Extracted data entries:
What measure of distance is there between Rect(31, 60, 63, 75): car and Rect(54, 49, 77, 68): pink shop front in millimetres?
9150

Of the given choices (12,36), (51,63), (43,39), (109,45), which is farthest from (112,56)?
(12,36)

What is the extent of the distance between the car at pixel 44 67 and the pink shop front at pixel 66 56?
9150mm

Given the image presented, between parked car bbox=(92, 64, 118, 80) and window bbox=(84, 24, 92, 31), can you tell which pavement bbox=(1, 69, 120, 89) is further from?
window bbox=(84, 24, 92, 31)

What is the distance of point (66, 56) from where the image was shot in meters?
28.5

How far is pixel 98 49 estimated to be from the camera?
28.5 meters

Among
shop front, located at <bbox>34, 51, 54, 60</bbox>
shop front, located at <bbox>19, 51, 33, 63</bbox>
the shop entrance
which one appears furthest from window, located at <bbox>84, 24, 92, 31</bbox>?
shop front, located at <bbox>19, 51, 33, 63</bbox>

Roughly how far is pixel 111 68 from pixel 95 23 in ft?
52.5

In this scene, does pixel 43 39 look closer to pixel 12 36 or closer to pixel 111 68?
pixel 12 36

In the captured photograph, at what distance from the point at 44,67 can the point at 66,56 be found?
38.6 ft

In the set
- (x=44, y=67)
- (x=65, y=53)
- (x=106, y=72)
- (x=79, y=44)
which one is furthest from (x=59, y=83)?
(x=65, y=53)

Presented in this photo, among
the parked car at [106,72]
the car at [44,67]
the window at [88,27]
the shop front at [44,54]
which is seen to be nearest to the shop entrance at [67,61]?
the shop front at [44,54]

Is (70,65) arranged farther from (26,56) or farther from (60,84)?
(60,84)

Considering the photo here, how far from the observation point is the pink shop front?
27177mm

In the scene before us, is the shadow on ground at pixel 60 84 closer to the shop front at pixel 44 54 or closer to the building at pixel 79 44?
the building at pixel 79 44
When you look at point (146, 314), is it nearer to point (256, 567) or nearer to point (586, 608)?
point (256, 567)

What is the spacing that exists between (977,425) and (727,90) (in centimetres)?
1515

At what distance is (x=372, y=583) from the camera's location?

What to produce: Please repeat all the records above exactly as they appear.

In response:
What measure of distance is there between Rect(31, 60, 63, 75): car and Rect(54, 49, 77, 68): pink shop front in millimetres?
9150

Of the given choices (12,36), (51,63), (43,39), (109,45), which is farthest from (112,56)?
(12,36)

What is the extent of the distance between the car at pixel 44 67 and the pink shop front at pixel 66 56?
9150mm

Given the image presented, between parked car bbox=(92, 64, 118, 80) and window bbox=(84, 24, 92, 31), can you tell which pavement bbox=(1, 69, 120, 89) is further from?
window bbox=(84, 24, 92, 31)

What is the distance of point (66, 56) from where the image was shot in meters?
28.5

How far is pixel 98 49 estimated to be from the camera?
28.5 meters

Among
shop front, located at <bbox>34, 51, 54, 60</bbox>
shop front, located at <bbox>19, 51, 33, 63</bbox>
the shop entrance
which one appears furthest from window, located at <bbox>84, 24, 92, 31</bbox>?
shop front, located at <bbox>19, 51, 33, 63</bbox>

Roughly how far is pixel 111 68 from pixel 95 23 in ft?
52.5

In this scene, does pixel 43 39 look closer to pixel 12 36 or closer to pixel 111 68?
pixel 12 36

In the captured photograph, at what distance from the point at 44,67 can the point at 66,56 be found?
38.6 ft

In the set
- (x=44, y=67)
- (x=65, y=53)
- (x=106, y=72)
- (x=79, y=44)
which one is furthest from (x=59, y=83)?
(x=65, y=53)

Presented in this photo, among
the parked car at [106,72]
the car at [44,67]
the window at [88,27]
the shop front at [44,54]
which is seen to be nearest to the shop entrance at [67,61]?
the shop front at [44,54]

Is (70,65) arranged farther from (26,56) or farther from (60,84)?
(60,84)

Considering the photo here, how far from the observation point is the pink shop front?
27177mm

In the scene before us, is the shadow on ground at pixel 60 84 closer to the shop front at pixel 44 54 or closer to the building at pixel 79 44?
the building at pixel 79 44
When you look at point (146, 314), is it nearer to point (256, 567) or nearer to point (586, 608)?
point (256, 567)

What is the spacing that exists between (977,425) and (727,90) (in centimetres)?
1515

At what distance is (x=372, y=583) from the camera's location?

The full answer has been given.